In Ibrat Faizan Vs Omaxe Buildhome Private Limited, the power of the High Court to hear a challenge under Article 227 against orders passed in appellate jurisdiction by the National Consumer Disputes Redressal Commission (NCDRC) was questioned and it was argued that such challenges could only be made directly to the apex court. However, the Supreme Court ruled on May 13, 2022, that orders passed in appeal by the NCDRC can be challenged in the High Court since the NCDRC is a ‘tribunal’ within the meaning of law.

In any case, under the new Consumer Protection Act, 2019, an appeal to the Supreme Court is only available from the original orders passed by the NCDRC and not the appellate orders passed by it. On access to justice, the Court observed thus in this case:

“Now so far as the remedy which may be available under Article 136 of the Constitution of India is concerned, it cannot be disputed that the remedy by way of an appeal by special leave under Article 136 of the Constitution of India may be too expensive and as observed and held by this Court in the case of L Chandra Kumar (supra), the said remedy can be said to be inaccessible for it to be real and effective. Therefore, when the remedy under Article 227 of the Constitution of India before the concerned High Court is provided, in that case, it would be in furtherance of the right of access to justice of the aggrieved party, may be a complainant, to approach the concerned High Court at a lower cost, rather than a Special Leave to Appeal under Article 136 of the Constitution.”

Again on May 18, 2022, in Madhya Pradesh High Court Advocates Bar Association Vs Union of India, wherein certain provisions of the National Green Tribunal Act, 2010, including direct appeal to the Supreme Court under Section 22 were challenged, the Court reiterated that the direct appeal provided in the Act would not oust the remedy before the High Courts under writ jurisdiction.

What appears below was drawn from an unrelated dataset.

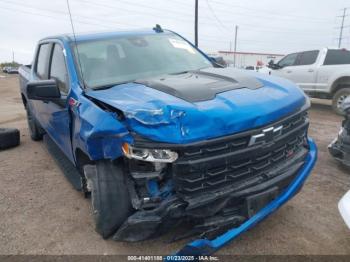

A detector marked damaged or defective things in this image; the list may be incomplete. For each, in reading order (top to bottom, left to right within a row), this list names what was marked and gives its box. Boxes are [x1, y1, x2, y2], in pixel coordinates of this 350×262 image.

crumpled hood [86, 67, 308, 143]
broken headlight [122, 142, 178, 163]
damaged front bumper [172, 139, 318, 256]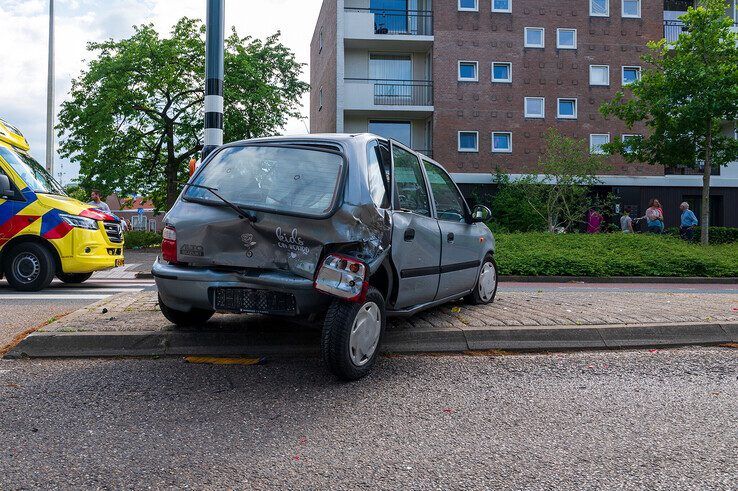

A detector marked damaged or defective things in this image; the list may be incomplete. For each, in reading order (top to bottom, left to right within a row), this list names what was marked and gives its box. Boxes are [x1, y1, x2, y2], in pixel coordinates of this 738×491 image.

Reiterating the law laid down in L Chandra Kumar, the Court expanded access to justice and pertinently observed as follows while allowing approach to the jurisdictional High Courts under Article 226/227 against orders of the NGT:

“The options available to a litigant to either move to the Supreme Court in a case where a substantial question of law arises or proceed under Article 226 or 227 must not also be overlooked. If necessary, a party can also approach this Court by way of an Article 136 petition. With such choices being available for a party no rational justification is found for striking down Section 22 of the Act which provides for a direct appeal to the Supreme Court.”

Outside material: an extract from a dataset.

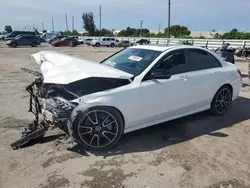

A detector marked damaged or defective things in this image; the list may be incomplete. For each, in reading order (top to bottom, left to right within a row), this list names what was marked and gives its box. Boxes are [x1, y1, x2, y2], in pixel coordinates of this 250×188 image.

crumpled hood [31, 51, 133, 84]
crashed white mercedes-benz [12, 44, 241, 151]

In the above judgment, observations have also been made that if one particular party approaches the Supreme Court, the other cannot be seen complaining about the distance to Delhi. But then such observation may not be in tune with what various benches of higher strength have observed on this very aspect, including recently by the ibid five judge Constitution Bench in Rojer Mathew. Proponents of access to justice would rightly suggest that any challenge reaching the Supreme Court, especially from a tribunal, must be an absolute rarity. On this, the following was observed in Rojer Mathew:

“The decrease in propensity of a person with humble means or situated farther away from the Delhi to approach the Supreme Court is evidence of the fact that the remedy to approach this Court has been, in effect, limited to only those with access to ample financial resources. Numerous studies have shown how every tenth case decided by the High Court of Delhi or every sixteenth case decided by the High Court of Punjab & Haryana is appealed before this Court, as compared to a minuscule rate of appeal of a little over 1% against the decisions of High Court of Madras. Being an authority entrusted to resolve Constitutional conflicts or to safeguard the fundamental rights of citizens, this Court cannot afford to provide access only to the affluent.”

The anxiety shown by the Constitution Bench on the issue in Bihar Legal Support Society Vs The Chief Justice Of India in 1986 remains as valid today as it was then.

It is also the duty of the Bar and the government to ensure that the court meant to decide Constitutional issues of national importance is not flooded by us with inconsequential matters making it a forum for small corrections or the first appellate Court.